This article explains what an s corporation is, how being designated an s corporation can save you and your shareholder’s money and how to file to become an s corporation.

S Corporation

Avoid Double Taxation with an S Corporation

Every business owner and every shareholder in a business would like to have a stake in an s corporation. There are probably many potential s corporations in the country that are still paying too many taxes. It is important to know exactly where you stand with the IRS.

The IRS website states that an s corporation is basically a domestic corporation that is eligible to avoid taxation both on the corporation and on the shareholders. This type of corporation is usually exempt from federal income tax and certain capital gains and income taxes. The IRS ultimately decides if a corporation is eligible to be taxed under subchapter S of the Internal Revenue Code based on the number and characteristics of the stockholders, the type of stock issued and other characteristics. Public notice of the formation and continued operation of thecorporation must be maintained and filed with the Secretary of State’s Office.

After 1996 the number of stockholders allowed in an s corporation went from 35 to 75 people. The IRS keeps limits on the number of stockholders allowed in an s corporation because the s subchapter of the Internal Revenue Code is basically designed to benefit smaller corporations. Certain types of people such as non-US residents, other corporations, certain partners and certain trustees are not allowed to hold stock in thesecorporation.

When a corporation is filed under subchapter S of the Internal Revenue Code, it becomes an entity separate of its stockholders and owners.
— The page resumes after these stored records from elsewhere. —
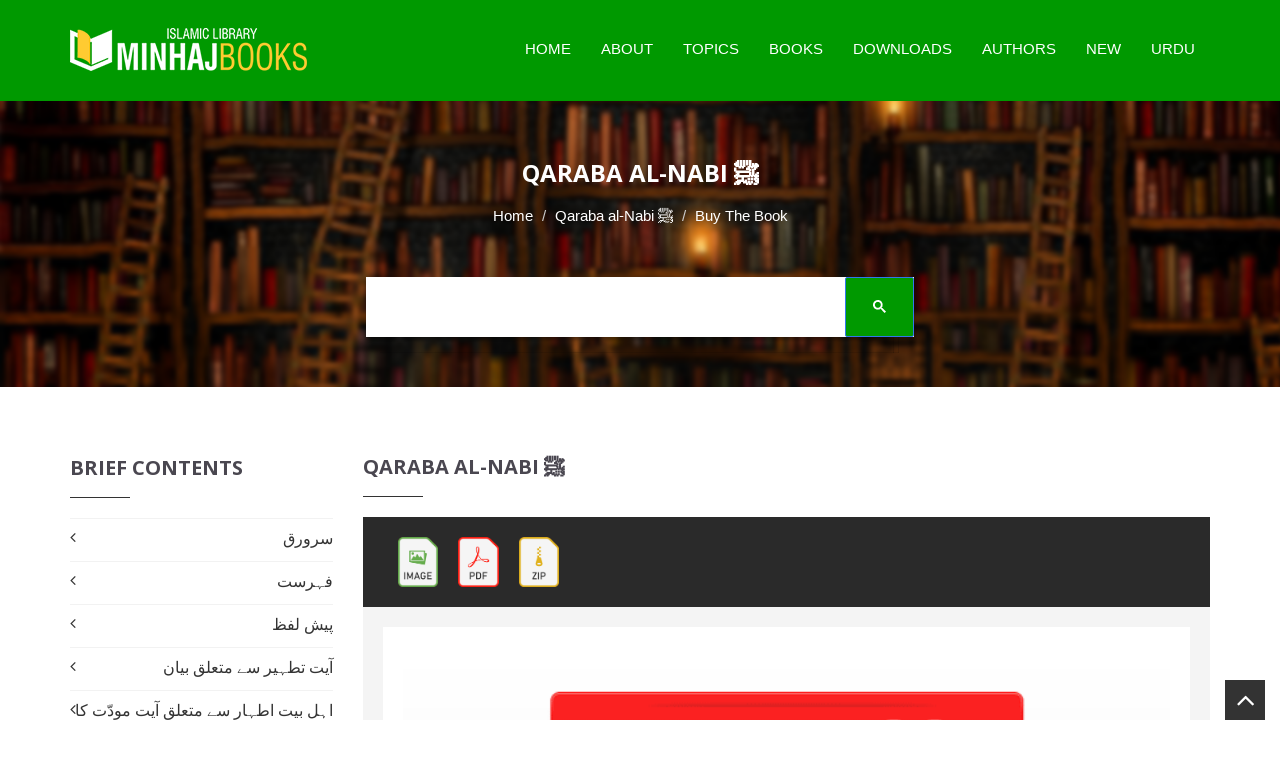

--- FILE ---
content_type: text/html; charset=utf-8
request_url: https://www.google.com/recaptcha/api2/aframe
body_size: 114
content:
<!DOCTYPE HTML><html><head><meta http-equiv="content-type" content="text/html; charset=UTF-8"></head><body><script nonce="6YsTe3DPawr_v-4w3dG1GQ">/** Anti-fraud and anti-abuse applications only. See google.com/recaptcha */ try{var clients={'sodar':'https://pagead2.googlesyndication.com/pagead/sodar?'};window.addEventListener("message",function(a){try{if(a.source===window.parent){var b=JSON.parse(a.data);var c=clients[b['id']];if(c){var d=document.createElement('img');d.src=c+b['params']+'&rc='+(localStorage.getItem("rc::a")?sessionStorage.getItem("rc::b"):"");window.document.body.appendChild(d);sessionStorage.setItem("rc::e",parseInt(sessionStorage.getItem("rc::e")||0)+1);localStorage.setItem("rc::h",'1768593632895');}}}catch(b){}});window.parent.postMessage("_grecaptcha_ready", "*");}catch(b){}</script></body></html>

--- FILE ---
content_type: application/javascript
request_url: https://www.minhajbooks.com/js/script.js
body_size: 189
content:
var host = "/";
//var host = "https://www.minhajbooks.com/";

function searchText() {
	var url = 'http://google.com/search?q=' + document.getElementById('wrds').value + ' site:minhajbooks.com';
	window.open(url, '_self');
}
An s corporation’s finances and records must be established and maintained completely separate from those of the stockholders. Because s corporations are their own entity, and most businesses are not capable of running themselves, the shareholders must hold a meeting and designate officers or employees of the corporation to conduct business on behalf of the corporation. The people that are designated to run the corporation are authorized by the shareholders to borrow and repay money, to a certain extent, when needed for the operation of the corporation. Credit arrangements for s corporations are made in the name of the corporation, but the officers designated by the shareholders sign loan documents. Usually the officers who sign the loan documents have liability for the corporation’s debts.

One of the more controversial advantages of s corporations is that the liability of stockholders in these corporations is limited to their capital investment. Since the corporation is considered a separate entity in the eyes of the government, the company can continue to operate unhindered pending the death or loss of a shareholder. Along this same line, stock can change hands and it will not effect the operation of the s corporation, just as long as the number of shareholders does not exceed 75. As stated earlier, the corporation is also exempt, with a few exceptions, from income and capitol gains taxes. Income or loss is passed directly to the shareholders.

While there are clear advantages to naming a corporation as an s corporation, there are also some drawbacks. Lenders may require that the corporation’s officers provide them with a personal guarantee before lending money. The small number of stockholders and their voice in the actions of the corporation may immobilize business. Stock may be passed from one shareholder to his or her family, which may cause conflict. The corporation can also be subject to abuses by stockholders at which time the stockholder’s shield of limited liability is lost.